Property Owner Rejects Adult Business At WOC Site
WEST OCEAN CITY - Rumors that an adult bookstore had leased a high-profile property on Route 50 in West Ocean City stirred up unrest this week among residents and officials.
The rumor making the rounds in recent weeks had it that an adult bookstore was negotiating to lease the former Harley-Davidson shop at the intersection of Route 50 and Keyser Point Rd., most recently home to gourmet food shop Avalon Market, which recently closed its doors after negotiations over rent were unsuccessful.
Oyster Harbor resident Claudia Gausepohl overheard a local realtor discussing the deal last week, she said, and immediately became concerned.
'I don't think it's appropriate,' said Gausepohl.
The site is not far from Ocean City Elementary School. According to Gausepohl, school buses and parents mainly use Keyser Point Rd. to access the school.
Gausepohl said she is concerned about what the store would sell and promote and also about the crowds of curious patrons the store would attract.
'This is a main entrance to Ocean City. Do we want all of the people coming into Ocean City to see this?' Gausepohl asked.
The store, she said, would send the message, 'Welcome to Ocean City. We support porn.'
Walter Taralia of Weichert Realtors confirmed the rumor was true that an adult business had inquired about opening up at the location. However, he said the property owner, Harley Davidson of Ocean City, rejected the offer.
'That's not the kind of business we hope to have in there,' said Bruce Bennett, whose family owns the property in question as well as the Harley-Davidson store on Route 50 and Seahawk Road. 'We had an offer but we denied it. We just didn't feel it was good for the property.'
Taralia said the Bennetts simply chose not to accept the proposed new tenant.
'It wasn't the long-term tenant they were looking for,' said Taralia. 'The owners have a right not to rent.'
Neighbors in the area applauded the Bennett's decision not to accept the new tenant.
'I'm impressed they would turn down an offer,' Gausepohl said. 'In this day and age, most people just want to take the money and run,'
The site is prime real estate, Taralia said, and he has received other offers to lease it.
Bennett said they hope to have a new tenant in the building, empty since the end of February, soon. 'We've had a lot of people very interested in it,' he said.
The Oyster Harbor Homeowners Association wants to make sure sexually-oriented establishments do not set up anywhere within the vicinity.
'As a community, we're going to send a letter to the County Commissioners,' said Joy Snyder, a member of the Oyster Harbor Board of Directors as well as a prominent realtor. 'The Board of Directors as a whole takes opposition to it.'
Prior to this week's news, the County Commissioners were already looking into regulating sexually oriented businesses, after the controversy over an adult store opening in Ocean City in March, said Commissioner Bud Church, who represents West Ocean City.
'I am staying right on top of it,' Church said. 'I'm as concerned as anyone in my district.'
The county has engaged a law firm to look into regulating sexually-oriented businesses, from adult book and video stores to topless bars.
'We're exploring that possibility,' Church said. 'They are working on it as we speak.'
The law firm's opinion should be complete soon, likely by mid-May, he said.
Last month, Ocean City imposed a six-month moratorium on new sexually-oriented businesses after citizens complained about the new adult shop.
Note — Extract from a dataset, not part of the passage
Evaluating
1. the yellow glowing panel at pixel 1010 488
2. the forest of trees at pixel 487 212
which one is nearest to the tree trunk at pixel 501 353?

The town will use the time to put together controls on adult businesses.
'We're looking to regulate sexually-oriented businesses,' said Ocean City Solicitor Guy Ayres. 'That does not necessarily mean we're trying to prevent them.'
Zoning laws are likely to be established to control where such businesses are located, including defining minimum distances between sexually-oriented establishments and churches, as well as residential neighborhoods, and other adult businesses.
Business license requirements could restrict the types of adult businesses allowed and impose a minimum age for patrons.
'You have to be very careful,' Ayres said. 'Codes cannot be designed to eliminate or not allow them.'
Church agreed regulating locations for adult-themed business is a slippery slope. 'It's tough, it's very tough,' said Church.
The Ocean City Planning Commission is looking into the changes now, Ayres said.
Ocean City faces problems that the county does not, as the resort is geographically confined. The town does not have the heavily commercialized or industrial neighborhoods that many cities restrict sexually oriented establishments to. 'Where are you going to put them?' Ayres asked.
While the former Avalon Market will not become home to an adult bookstore, such businesses could still move in elsewhere in the county.
'What the average voter doesn't understand is you can't just write an ordinance saying you can't put in [an adult] bookstore,' Church said.